Lines from a spatial question set
——————
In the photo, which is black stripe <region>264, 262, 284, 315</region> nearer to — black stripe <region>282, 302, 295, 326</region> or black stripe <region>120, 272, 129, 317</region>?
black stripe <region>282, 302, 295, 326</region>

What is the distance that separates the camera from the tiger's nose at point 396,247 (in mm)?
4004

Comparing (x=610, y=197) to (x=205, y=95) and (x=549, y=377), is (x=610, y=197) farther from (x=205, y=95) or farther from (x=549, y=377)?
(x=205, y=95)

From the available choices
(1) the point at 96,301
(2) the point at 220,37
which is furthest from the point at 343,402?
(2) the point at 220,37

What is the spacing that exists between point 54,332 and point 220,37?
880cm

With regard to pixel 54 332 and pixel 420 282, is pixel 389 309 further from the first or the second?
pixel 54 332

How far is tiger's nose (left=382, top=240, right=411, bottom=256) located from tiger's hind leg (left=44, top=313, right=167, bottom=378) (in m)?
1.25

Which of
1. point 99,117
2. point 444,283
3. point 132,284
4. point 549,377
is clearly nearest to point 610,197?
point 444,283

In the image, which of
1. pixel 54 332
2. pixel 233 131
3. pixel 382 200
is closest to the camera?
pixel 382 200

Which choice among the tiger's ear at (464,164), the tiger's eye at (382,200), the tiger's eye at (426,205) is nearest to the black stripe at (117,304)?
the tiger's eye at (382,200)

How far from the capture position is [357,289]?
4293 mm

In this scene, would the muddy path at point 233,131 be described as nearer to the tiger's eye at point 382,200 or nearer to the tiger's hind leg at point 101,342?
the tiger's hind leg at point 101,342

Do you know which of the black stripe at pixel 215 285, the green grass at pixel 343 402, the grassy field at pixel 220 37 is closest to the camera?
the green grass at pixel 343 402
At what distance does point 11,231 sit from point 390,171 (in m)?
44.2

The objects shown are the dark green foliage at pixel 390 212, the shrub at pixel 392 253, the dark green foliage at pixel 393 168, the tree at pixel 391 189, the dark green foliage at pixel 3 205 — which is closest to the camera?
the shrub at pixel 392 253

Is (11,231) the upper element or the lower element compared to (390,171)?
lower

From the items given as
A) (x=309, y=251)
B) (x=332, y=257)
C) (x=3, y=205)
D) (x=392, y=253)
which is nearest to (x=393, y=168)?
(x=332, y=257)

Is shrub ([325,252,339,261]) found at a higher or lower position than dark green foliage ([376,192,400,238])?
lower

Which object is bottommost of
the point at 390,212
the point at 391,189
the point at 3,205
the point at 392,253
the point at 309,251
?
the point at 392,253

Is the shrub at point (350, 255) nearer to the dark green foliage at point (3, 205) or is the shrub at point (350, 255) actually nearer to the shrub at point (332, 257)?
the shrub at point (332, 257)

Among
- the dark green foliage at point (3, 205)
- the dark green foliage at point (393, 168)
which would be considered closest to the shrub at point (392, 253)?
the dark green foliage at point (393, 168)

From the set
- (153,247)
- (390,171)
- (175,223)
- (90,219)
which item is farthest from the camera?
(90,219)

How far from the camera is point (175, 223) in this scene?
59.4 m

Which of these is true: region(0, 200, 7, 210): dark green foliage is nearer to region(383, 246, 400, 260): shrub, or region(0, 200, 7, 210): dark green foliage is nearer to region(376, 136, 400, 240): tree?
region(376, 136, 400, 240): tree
——————
● **Set task**
Can you substitute "bush" for "shrub" in the lines running from the one containing "Which of these" through the end of the set, leaving everything else the same?

● **Result below**
Which of these is true: region(0, 200, 7, 210): dark green foliage is nearer to region(383, 246, 400, 260): bush, or region(0, 200, 7, 210): dark green foliage is nearer to region(376, 136, 400, 240): tree?
region(376, 136, 400, 240): tree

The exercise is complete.